Records drawn from a dataset:

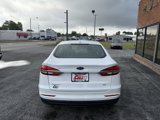 Used 2019 Ford Fusion SE image 6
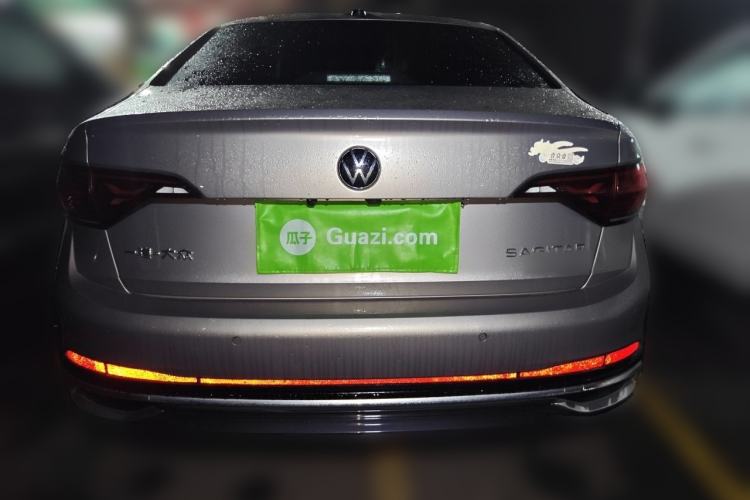 Used Volkswagen Sagitar 2023 280TSI DSG Excellence Plus Edition Exterior 4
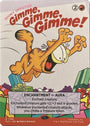 Gimme, Gimme, Gimme! - Shiny Impetus [Secret Lair Drop Series]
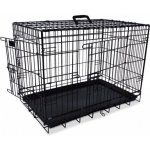 Nobby Komaxit klec 78 x 55 x 62 cm – Sleviste.cz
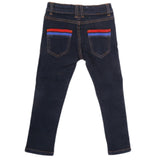 Boys Denim Pant - Dark Blue, Kids, Boys Pants, Chase Value, Chase Value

▶ [Task statement] Leave out the pictures and repeat the remaining data exactly.

▶ [Response box]
 Used 2019 Ford Fusion SE image 6
 Used Volkswagen Sagitar 2023 280TSI DSG Excellence Plus Edition Exterior 4
 Gimme, Gimme, Gimme! - Shiny Impetus [Secret Lair Drop Series]
 Nobby Komaxit klec 78 x 55 x 62 cm – Sleviste.cz
 Boys Denim Pant - Dark Blue, Kids, Boys Pants, Chase Value, Chase Value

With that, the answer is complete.